[SELECTED EXCERPT]

++++++++++

A randomized trial of clinical outcomes for patients with drug-resistant tuberculous meningitis underscores that new diagnostic tools and treatments for the disease are critically needed, authors of a report in the July Clinical Infectious Diseases write. Their study found early identification of drug-resistance and intensified treatment to be pivotal in improving survival chances of people with the disease, the most fatal form of TB, that also is among the most difficult to detect. Even with treatment, the disease kills about a third of patients who have it the authors note.
Accounting for only about five percent of all cases of tuberculosis outside the lungs, tuberculous meningitis is most common in countries with limited health resources, and in children under four years old, but has risen among adults with the spread of HIV. Still no optimal treatment for drug-resistant tuberculous meningitis has been identified, or investigated.

++++++++++

[INFORMATION GIVEN]
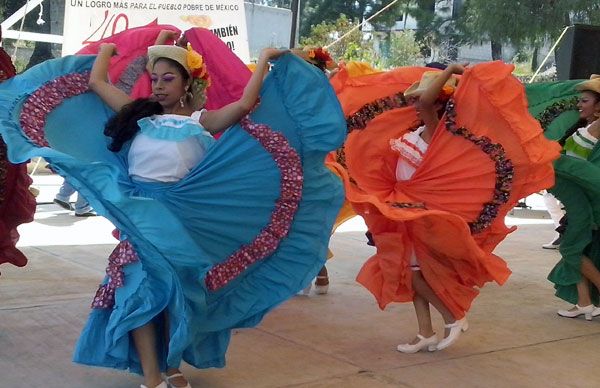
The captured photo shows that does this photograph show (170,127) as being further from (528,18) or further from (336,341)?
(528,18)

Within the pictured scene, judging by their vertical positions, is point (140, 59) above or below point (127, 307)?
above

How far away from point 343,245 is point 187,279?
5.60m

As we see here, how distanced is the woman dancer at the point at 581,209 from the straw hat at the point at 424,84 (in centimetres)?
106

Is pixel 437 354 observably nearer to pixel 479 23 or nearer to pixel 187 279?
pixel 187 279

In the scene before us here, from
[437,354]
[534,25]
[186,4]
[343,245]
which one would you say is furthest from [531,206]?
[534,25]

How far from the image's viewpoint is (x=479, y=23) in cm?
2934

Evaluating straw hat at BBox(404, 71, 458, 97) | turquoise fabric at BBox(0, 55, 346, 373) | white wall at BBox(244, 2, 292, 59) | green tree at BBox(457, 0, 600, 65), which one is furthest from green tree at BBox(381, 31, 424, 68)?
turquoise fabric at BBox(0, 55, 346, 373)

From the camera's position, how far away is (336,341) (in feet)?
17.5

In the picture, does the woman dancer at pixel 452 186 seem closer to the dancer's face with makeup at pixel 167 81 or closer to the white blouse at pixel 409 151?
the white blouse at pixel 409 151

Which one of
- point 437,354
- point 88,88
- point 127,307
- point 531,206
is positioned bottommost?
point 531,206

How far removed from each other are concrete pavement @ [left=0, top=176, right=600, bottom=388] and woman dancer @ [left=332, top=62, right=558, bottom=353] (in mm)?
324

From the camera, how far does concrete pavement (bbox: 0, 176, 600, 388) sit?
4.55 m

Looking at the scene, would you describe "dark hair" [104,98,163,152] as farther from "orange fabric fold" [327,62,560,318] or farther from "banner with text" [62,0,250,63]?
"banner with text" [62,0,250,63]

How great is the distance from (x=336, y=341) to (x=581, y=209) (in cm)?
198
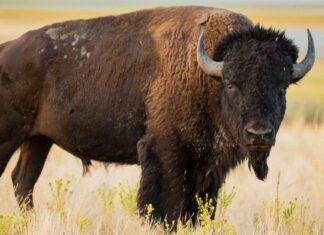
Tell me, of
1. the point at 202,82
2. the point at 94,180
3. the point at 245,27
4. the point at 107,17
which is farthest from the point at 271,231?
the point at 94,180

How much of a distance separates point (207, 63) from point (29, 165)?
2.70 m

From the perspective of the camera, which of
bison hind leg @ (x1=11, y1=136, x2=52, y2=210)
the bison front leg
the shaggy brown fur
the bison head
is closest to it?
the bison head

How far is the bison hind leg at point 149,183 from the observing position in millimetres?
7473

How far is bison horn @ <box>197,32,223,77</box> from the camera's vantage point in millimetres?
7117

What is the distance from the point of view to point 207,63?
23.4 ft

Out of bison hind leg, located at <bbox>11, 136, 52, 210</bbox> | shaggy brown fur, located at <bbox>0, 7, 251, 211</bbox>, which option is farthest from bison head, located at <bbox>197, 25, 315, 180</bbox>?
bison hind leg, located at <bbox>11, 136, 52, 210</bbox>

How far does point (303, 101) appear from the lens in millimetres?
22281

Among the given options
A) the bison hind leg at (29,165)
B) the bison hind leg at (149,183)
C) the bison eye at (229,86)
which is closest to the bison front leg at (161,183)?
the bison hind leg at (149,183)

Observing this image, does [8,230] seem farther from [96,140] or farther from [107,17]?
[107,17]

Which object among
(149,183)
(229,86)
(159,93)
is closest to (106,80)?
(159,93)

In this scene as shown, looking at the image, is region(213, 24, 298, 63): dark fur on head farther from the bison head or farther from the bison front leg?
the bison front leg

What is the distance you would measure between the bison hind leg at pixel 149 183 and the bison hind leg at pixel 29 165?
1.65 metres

++++++++++

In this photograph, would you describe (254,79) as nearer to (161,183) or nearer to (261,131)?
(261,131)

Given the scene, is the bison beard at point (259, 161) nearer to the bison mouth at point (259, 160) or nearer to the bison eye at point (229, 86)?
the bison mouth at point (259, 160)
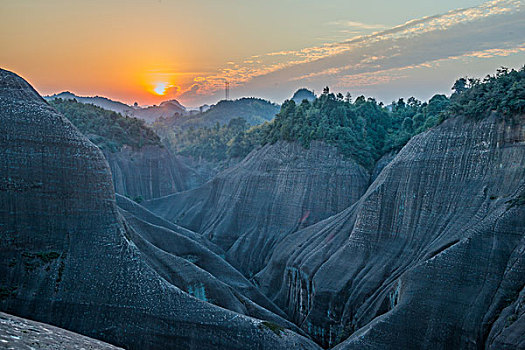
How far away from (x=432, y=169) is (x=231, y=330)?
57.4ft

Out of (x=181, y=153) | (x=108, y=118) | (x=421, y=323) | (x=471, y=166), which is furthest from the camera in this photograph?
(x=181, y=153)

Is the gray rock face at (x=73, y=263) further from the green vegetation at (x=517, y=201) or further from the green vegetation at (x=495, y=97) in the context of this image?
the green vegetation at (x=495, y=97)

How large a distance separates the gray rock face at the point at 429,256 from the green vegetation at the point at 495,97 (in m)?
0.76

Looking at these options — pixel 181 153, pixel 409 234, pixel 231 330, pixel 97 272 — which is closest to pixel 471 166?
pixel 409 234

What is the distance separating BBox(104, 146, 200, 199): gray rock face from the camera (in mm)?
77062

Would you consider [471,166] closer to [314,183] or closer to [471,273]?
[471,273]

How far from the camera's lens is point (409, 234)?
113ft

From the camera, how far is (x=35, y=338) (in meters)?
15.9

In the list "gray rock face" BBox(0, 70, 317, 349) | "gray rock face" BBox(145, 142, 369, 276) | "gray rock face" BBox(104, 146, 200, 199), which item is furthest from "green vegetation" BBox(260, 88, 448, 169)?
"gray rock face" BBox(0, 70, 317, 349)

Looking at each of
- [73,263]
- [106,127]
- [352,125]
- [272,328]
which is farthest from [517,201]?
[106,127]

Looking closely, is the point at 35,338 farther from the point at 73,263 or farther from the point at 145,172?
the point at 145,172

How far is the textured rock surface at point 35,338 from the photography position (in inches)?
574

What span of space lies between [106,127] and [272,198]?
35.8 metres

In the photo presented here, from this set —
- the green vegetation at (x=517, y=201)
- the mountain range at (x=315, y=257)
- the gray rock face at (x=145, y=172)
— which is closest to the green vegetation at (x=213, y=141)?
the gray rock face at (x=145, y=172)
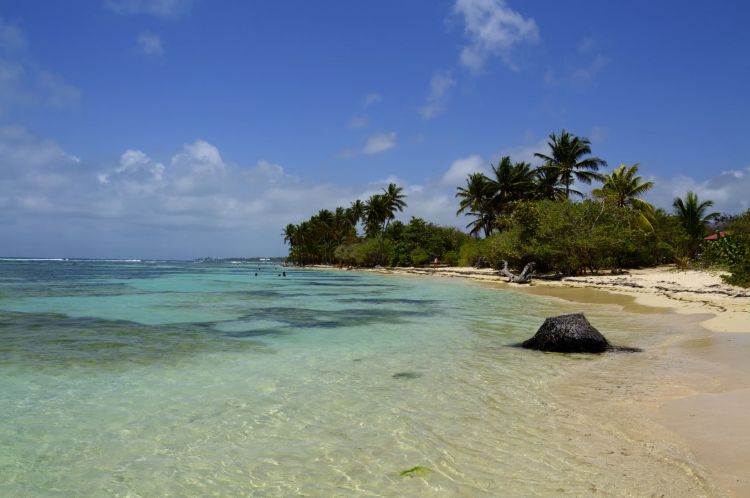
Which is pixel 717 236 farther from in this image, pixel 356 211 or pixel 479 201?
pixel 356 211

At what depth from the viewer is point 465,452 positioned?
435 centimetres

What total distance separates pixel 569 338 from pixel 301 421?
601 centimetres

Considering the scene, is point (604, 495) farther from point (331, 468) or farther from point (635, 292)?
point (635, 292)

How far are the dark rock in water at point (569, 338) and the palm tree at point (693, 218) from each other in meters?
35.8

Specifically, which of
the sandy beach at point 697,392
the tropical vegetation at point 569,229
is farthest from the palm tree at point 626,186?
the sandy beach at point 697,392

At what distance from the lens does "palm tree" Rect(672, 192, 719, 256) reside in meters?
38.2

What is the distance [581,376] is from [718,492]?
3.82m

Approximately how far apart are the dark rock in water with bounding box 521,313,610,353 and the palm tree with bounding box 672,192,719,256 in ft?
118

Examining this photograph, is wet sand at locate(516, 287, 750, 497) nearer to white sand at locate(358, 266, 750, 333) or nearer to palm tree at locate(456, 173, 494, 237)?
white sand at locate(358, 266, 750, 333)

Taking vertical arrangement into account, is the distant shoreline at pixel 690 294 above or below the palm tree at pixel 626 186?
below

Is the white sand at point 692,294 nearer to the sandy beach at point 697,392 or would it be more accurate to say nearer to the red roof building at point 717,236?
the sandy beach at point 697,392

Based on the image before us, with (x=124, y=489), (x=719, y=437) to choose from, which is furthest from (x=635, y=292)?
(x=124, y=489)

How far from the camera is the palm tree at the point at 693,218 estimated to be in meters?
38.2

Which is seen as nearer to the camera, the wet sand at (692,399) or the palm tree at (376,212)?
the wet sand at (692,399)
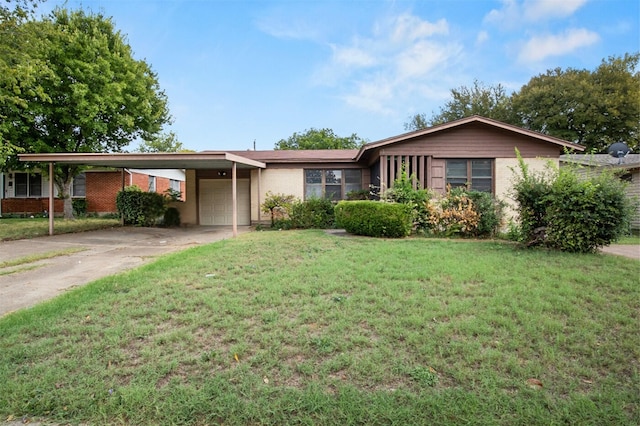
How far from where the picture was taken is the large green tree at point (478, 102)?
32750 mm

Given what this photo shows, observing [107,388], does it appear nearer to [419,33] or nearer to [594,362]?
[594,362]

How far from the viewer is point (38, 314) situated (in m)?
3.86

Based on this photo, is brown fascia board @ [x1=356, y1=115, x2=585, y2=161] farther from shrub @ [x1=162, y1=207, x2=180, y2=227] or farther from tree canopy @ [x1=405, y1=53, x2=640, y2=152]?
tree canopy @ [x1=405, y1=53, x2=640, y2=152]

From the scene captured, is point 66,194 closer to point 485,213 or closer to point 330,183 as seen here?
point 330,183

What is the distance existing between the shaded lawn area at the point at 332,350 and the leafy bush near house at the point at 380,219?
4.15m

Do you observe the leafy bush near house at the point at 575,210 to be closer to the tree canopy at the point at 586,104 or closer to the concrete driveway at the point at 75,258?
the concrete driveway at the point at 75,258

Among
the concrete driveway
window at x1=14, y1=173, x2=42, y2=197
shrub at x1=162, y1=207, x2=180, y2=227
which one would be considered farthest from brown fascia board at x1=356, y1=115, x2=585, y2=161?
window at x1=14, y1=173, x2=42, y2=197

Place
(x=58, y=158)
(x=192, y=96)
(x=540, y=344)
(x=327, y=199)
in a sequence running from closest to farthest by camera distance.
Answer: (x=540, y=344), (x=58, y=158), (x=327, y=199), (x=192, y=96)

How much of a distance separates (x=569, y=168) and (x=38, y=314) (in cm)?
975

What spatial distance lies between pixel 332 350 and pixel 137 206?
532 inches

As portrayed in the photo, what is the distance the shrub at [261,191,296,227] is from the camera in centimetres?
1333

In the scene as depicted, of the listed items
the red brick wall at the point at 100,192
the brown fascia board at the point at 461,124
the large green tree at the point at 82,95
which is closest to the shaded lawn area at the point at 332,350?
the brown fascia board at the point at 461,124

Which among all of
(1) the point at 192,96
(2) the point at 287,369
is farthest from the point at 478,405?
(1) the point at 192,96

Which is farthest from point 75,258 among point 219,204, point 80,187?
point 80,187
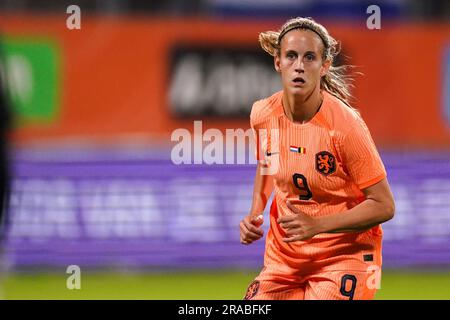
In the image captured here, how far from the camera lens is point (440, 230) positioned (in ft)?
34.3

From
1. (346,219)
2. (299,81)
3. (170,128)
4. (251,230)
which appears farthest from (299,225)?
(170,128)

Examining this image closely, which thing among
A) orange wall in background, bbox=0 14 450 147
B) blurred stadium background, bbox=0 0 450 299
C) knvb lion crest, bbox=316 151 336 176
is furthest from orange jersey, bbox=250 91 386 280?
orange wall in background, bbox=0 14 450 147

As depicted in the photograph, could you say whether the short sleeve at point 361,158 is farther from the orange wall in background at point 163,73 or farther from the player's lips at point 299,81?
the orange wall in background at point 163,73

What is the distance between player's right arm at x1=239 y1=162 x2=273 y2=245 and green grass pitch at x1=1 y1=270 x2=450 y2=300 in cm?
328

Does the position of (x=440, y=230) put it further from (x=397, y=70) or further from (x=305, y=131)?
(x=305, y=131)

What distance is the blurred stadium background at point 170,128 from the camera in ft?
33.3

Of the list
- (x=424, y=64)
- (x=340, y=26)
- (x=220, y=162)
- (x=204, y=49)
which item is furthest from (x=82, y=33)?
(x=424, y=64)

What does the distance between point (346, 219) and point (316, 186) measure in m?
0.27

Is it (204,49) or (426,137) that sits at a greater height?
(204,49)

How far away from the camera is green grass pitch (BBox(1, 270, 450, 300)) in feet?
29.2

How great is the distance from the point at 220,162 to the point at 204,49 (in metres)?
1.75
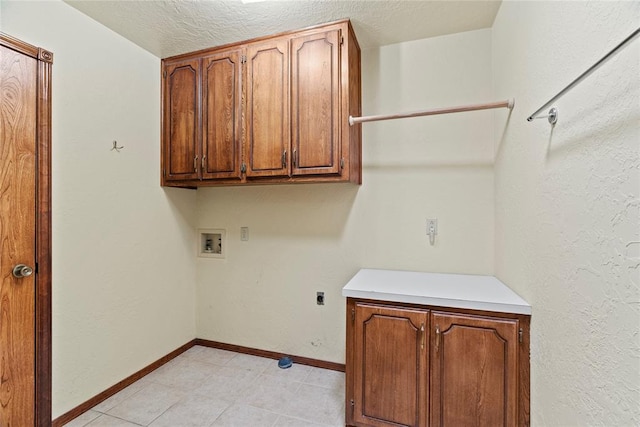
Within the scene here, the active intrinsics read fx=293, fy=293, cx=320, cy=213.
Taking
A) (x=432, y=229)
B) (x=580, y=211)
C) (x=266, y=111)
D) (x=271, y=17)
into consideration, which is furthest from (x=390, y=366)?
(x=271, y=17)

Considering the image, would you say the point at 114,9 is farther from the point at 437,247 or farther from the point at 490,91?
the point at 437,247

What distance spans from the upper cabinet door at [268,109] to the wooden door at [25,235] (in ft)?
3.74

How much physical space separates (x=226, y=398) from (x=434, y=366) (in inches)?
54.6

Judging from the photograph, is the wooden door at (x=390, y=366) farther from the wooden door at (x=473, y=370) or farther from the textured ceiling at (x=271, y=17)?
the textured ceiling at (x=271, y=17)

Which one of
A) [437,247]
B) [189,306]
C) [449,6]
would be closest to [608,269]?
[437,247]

++++++++++

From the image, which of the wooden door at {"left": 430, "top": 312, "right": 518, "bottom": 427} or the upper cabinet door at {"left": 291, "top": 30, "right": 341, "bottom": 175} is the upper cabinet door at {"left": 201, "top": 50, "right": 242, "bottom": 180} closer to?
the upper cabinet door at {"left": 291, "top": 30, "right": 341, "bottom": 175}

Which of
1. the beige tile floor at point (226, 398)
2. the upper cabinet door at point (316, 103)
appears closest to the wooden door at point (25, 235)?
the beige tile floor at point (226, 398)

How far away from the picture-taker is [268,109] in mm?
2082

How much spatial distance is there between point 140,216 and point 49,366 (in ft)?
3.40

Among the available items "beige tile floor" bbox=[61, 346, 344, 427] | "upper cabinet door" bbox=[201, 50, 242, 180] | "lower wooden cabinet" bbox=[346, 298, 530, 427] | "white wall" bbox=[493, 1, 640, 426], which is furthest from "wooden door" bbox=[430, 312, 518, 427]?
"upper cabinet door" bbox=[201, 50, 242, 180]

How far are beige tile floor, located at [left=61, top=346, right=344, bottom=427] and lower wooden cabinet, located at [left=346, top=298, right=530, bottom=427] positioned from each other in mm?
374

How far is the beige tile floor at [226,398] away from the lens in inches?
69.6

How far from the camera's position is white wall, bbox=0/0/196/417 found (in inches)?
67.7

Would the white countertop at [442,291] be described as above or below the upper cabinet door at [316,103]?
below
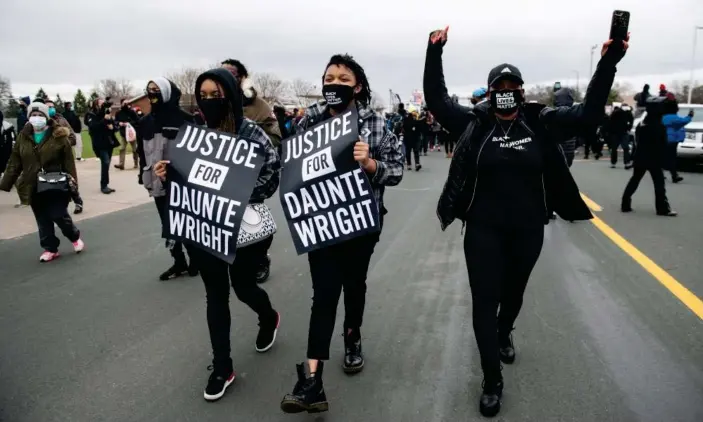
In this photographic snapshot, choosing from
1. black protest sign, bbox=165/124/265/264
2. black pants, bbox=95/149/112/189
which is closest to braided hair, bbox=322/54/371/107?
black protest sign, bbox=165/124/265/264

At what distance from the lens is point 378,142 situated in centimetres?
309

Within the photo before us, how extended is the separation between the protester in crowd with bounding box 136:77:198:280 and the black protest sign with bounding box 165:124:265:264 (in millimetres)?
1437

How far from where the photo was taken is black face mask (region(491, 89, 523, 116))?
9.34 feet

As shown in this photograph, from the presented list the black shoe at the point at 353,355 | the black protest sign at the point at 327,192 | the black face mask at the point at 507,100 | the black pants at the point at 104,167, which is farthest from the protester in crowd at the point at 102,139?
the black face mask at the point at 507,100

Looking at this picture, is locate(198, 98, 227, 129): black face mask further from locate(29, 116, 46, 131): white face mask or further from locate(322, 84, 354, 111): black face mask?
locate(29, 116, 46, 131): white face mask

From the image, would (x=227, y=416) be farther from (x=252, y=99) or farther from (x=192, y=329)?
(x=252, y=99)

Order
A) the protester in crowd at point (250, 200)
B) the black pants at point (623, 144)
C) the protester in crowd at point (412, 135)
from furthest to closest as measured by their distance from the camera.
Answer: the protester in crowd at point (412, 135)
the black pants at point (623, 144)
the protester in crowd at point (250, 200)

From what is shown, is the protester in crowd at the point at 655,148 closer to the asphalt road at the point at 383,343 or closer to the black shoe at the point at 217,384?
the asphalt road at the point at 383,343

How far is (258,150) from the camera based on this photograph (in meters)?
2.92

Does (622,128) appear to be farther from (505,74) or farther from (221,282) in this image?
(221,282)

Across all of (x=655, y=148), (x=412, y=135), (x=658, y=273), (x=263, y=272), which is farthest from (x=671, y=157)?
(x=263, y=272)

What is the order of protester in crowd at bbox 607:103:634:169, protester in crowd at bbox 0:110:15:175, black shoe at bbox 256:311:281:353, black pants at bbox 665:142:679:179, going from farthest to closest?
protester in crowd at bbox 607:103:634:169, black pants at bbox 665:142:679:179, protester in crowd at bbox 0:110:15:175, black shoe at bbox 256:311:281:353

++++++++++

[WHAT YOU WILL DO]
(1) Summarize the text on drug-resistant tuberculous meningitis in two sentences.
(2) According to the text on drug-resistant tuberculous meningitis, what share of all tuberculosis cases outside the lungs does tuberculous meningitis account for?
(3) Continue the text on drug-resistant tuberculous meningitis from its last sentence.

[TASK RESULTS]
(1) A randomized trial reported in the July Clinical Infectious Diseases found that early identification of drug resistance and intensified treatment are pivotal to improving survival in drug-resistant tuberculous meningitis, the most fatal form of TB and among the most difficult to detect. The authors say new diagnostic tools and treatments are critically needed, because the disease kills about a third of patients even with treatment and no optimal treatment for the drug-resistant form has been identified or investigated.

(2) About five percent.

(3)
Researchers randomized patients from two hospitals in Ho Chi Minh, Vietnam to standard or intensified treatment, that depended on the drug resistance identified in cerebrospinal fluid. They found significantly higher survival rates among patients whose disease was resistant to isoniazid who were given additional doses of rifampicin, particularly among those who were not also HIV-infected. The finding is important, researchers write, because tuberculosis that is resistant to treatment with isoniazid is increasing, and associated with poorer outcomes. Identifying the drug resistance early is essential they note, but while the World Health Organization recommends the Xpert MTB test for initial testing of cerebrospinal fluid for patients with tuberculous meningitis, the test does not currently detect isoniazid resistance.